CONSIGNA>
Responda brevemente, a partir del texto sobre las pruebas que Dios manda a los hombres:
(a) ¿Qué nos dice la Escritura en un montón de ocasiones?
(b) ¿Qué acarrean todas las pruebas?
(c) ¿Con qué pregunta se cierra el texto?

TEXTO PROPORCIONADO>

Muchas veces se
nos ha dicho que el Señor, nos pone a prueba a los hombres. Es más, hasta la Sª
Escritura nos lo dice en un montón de ocasiones. Esto, me crea muchas veces un
profundo desasosiego, porque si las pruebas fueran sobre cosas de poca
importancia o que no nos afectaran profundamente, pruebas que se superaran sin
hacer grandes esfuerzos, hasta podría comprenderlo. Pero, cuando uno vive o ve
las pruebas que, según se nos ha dicho siempre, Dios nos manda uno se pregunta
inevitablemente ¿para qué? ¿para que seamos mejores? ¿para qué suframos por
nuestros pecados? ¿para qué seamos santos?... Porque todas ellas acarrean
sufrimientos, dolor, penalidades,… algunas muy dolorosas. Por ello me resulta
imposible pensar que Dios mande tantas y tan difíciles pruebas a los hombres, y
no puedo menos que preguntarme. ¿El Señor, de verdad, nos manda pruebas?

MATERIAL PROPORCIONADO>
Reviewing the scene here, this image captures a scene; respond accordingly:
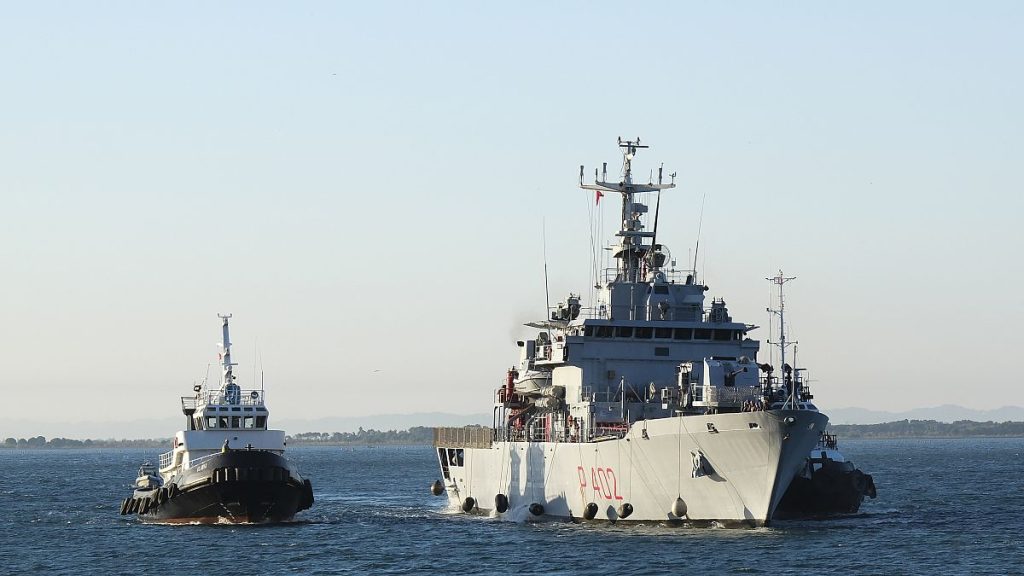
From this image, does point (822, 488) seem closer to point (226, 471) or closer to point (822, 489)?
point (822, 489)

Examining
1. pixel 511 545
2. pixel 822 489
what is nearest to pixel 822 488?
→ pixel 822 489

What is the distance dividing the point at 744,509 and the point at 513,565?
8032 millimetres

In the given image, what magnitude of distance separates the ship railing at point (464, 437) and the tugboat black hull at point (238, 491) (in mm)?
8766

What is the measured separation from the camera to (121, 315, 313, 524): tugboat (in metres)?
56.4

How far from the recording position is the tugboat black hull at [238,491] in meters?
56.2

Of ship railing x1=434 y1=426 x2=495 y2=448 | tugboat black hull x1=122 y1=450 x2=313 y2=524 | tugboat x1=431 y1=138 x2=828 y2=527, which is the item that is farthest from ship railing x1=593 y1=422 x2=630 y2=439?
tugboat black hull x1=122 y1=450 x2=313 y2=524

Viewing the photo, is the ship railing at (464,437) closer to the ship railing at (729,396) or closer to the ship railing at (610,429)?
the ship railing at (610,429)

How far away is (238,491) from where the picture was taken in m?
56.3

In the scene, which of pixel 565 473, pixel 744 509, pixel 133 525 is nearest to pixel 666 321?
pixel 565 473

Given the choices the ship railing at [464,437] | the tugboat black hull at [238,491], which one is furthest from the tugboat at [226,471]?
the ship railing at [464,437]

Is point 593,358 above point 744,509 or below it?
above

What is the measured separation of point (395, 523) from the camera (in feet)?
202

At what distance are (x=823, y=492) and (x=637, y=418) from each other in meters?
7.69

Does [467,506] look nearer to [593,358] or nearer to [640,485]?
[593,358]
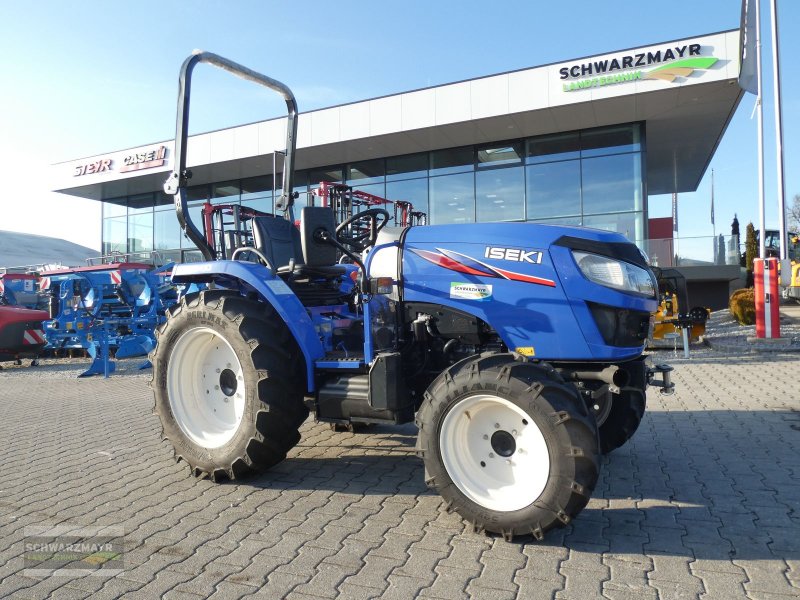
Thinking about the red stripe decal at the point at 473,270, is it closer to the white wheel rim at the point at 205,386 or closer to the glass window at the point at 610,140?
the white wheel rim at the point at 205,386

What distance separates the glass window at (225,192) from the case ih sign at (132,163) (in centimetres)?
212

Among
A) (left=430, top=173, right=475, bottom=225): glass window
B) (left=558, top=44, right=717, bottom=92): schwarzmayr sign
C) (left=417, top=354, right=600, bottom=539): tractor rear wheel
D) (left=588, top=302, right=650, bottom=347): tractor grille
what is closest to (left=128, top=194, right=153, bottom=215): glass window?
(left=430, top=173, right=475, bottom=225): glass window

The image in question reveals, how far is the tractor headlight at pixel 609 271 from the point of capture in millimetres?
3010

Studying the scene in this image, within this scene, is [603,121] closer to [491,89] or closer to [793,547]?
[491,89]

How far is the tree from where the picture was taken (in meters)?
22.0

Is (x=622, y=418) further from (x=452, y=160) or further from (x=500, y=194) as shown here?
(x=452, y=160)

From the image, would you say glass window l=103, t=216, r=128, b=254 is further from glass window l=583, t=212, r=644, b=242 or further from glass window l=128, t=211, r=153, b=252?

EJERCICIO RESUELTO>
(a) Que el Señor nos pone a prueba a los hombres.
(b) Sufrimientos, dolor y penalidades.
(c) ¿El Señor, de verdad, nos manda pruebas?